## [Что сделать]
**A.** Согласуются ли с отрывком об Опоязе три утверждения: (i) акмеисты создали собственную поэтику; (ii) Юрий Тынянов работал переводчиком в Коминтерне; (iii) война началась летом 1914 года? На каждое ответьте «да» или «нет» и точно процитируйте решающие слова отрывка.
**B.** Дословно воспроизведите часть отрывка об Опоязе, начиная со слов «Такова была судьба» и заканчивая словами «в автомобильную роту.».

━━ Приведённый отрывок ━━

Акмеисты своей поэтики не создали.
Опояз связан ближе всего с футуристами, вернее, был связан с ними вначале, но скоро начал заниматься общими вопросами стиля, пытаясь установить попутно законы смены стиля из потребностей самой формы.
Не думайте, что мы, тогдашние опоязовцы времени, полного ожидания революции и веры в нее, были консерваторами - сознательными консерваторами, что мы хотели отгородиться от жизни. Мы прежде всего хотели увидеть новую сущность жизни. Увидеть необычное в обычном, а не заменять обычное надуманным.
По политическим убеждениям, как выяснилось в первые годы революции, опоязовцы в общем и целом были за Октябрь. Борис Кушнер был коммунистом, Евгений Поливанов, Лев Якубинский, Осип Брик стали коммунистами, Юрий Тынянов работал в Коминтерне переводчиком в те дни, когда большая часть интеллигенции бастовала, Борис Эйхенбаум работал в Гослите и создавал новую текстологию, новое отношение к воле автора, доносящее намерение творца до читателя.
Все эти люди жили новой жизнью, не вспоминая о старой.
Что сказать о себе?
Маркса и Ленина я прочел потом.
Такова была судьба многих людей моего поколения.
Не был я и лингвистом и не прошел строго научной школы.
Был молодым человеком тех десятилетий, человеком немедленных решение в неутомимой жажды действия.
Пришла революция. О ней пишу дальше. Но напишу здесь о Ленине.
Война
Ее все ждали, и все в нее не верили.
Иногда допускали, что она произойдет, но были уверены, что продолжится она три месяца.
Началась она летом 1914 года.
Первые буквы слова "конец", написанные в итоге Российской империи, обозначены жарой и сухостью того лета, когда загорелось то, что тлело.
Прошло сорок семь лет, и мне трудно отчетливо вспомнить, как я попал или пошел на военную службу, Как студент, имел отсрочку, но мне было уже двадцать три года, экзаменов мною сдано мало.
Я был сыном крещеного еврея, не имел права на производство в офицеры и пошел в автомобильную роту.

━━━
━━ Сохранённые записи ━━

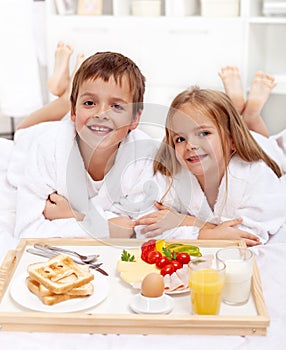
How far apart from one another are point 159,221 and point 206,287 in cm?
51

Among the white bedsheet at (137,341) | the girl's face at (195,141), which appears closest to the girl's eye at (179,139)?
the girl's face at (195,141)

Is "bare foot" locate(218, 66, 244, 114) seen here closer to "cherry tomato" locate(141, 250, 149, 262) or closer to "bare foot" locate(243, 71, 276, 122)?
"bare foot" locate(243, 71, 276, 122)

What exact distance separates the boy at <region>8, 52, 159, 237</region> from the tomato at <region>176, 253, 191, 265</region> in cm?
29

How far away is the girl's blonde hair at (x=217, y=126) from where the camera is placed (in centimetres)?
159

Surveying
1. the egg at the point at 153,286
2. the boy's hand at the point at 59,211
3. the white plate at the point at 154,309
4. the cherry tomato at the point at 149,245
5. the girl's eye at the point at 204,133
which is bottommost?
the boy's hand at the point at 59,211

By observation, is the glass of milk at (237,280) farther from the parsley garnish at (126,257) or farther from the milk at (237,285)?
the parsley garnish at (126,257)

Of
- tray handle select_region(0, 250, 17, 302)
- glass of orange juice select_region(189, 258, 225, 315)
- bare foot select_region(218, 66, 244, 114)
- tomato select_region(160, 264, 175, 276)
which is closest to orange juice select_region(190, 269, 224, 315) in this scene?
glass of orange juice select_region(189, 258, 225, 315)

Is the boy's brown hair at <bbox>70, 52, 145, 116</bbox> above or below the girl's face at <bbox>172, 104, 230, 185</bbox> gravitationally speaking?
above

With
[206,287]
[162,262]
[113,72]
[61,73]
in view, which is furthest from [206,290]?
[61,73]

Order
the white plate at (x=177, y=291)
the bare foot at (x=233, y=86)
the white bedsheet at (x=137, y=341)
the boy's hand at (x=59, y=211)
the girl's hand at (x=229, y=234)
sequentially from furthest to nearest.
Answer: the bare foot at (x=233, y=86), the boy's hand at (x=59, y=211), the girl's hand at (x=229, y=234), the white plate at (x=177, y=291), the white bedsheet at (x=137, y=341)

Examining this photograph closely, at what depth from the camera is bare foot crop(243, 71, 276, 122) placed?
207 cm

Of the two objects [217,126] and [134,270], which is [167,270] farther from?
[217,126]

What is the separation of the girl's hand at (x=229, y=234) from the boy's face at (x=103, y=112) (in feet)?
1.03

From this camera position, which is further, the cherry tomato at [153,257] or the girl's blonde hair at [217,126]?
the girl's blonde hair at [217,126]
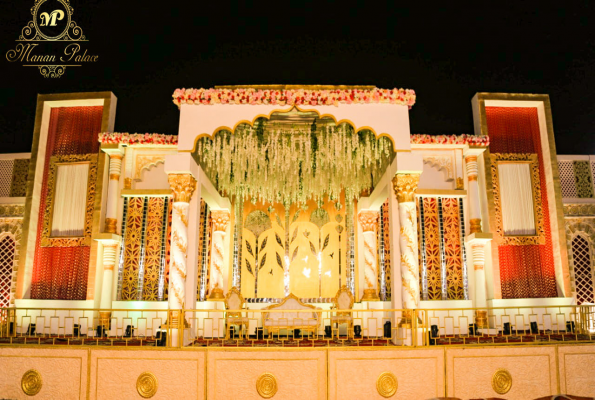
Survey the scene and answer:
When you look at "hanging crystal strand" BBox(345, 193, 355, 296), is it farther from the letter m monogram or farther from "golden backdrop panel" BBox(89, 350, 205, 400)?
the letter m monogram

━━━

## [Ответы по порядку]
**A.**
(i) Нет: «Акмеисты своей поэтики не создали.»
(ii) Да: «Юрий Тынянов работал в Коминтерне переводчиком»
(iii) Да: «Началась она летом 1914 года.»

**B.**
Такова была судьба многих людей моего поколения.
Не был я и лингвистом и не прошел строго научной школы.
Был молодым человеком тех десятилетий, человеком немедленных решение в неутомимой жажды действия.
Пришла революция. О ней пишу дальше. Но напишу здесь о Ленине.
Война
Ее все ждали, и все в нее не верили.
Иногда допускали, что она произойдет, но были уверены, что продолжится она три месяца.
Началась она летом 1914 года.
Первые буквы слова "конец", написанные в итоге Российской империи, обозначены жарой и сухостью того лета, когда загорелось то, что тлело.
Прошло сорок семь лет, и мне трудно отчетливо вспомнить, как я попал или пошел на военную службу, Как студент, имел отсрочку, но мне было уже двадцать три года, экзаменов мною сдано мало.
Я был сыном крещеного еврея, не имел права на производство в офицеры и пошел в автомобильную роту.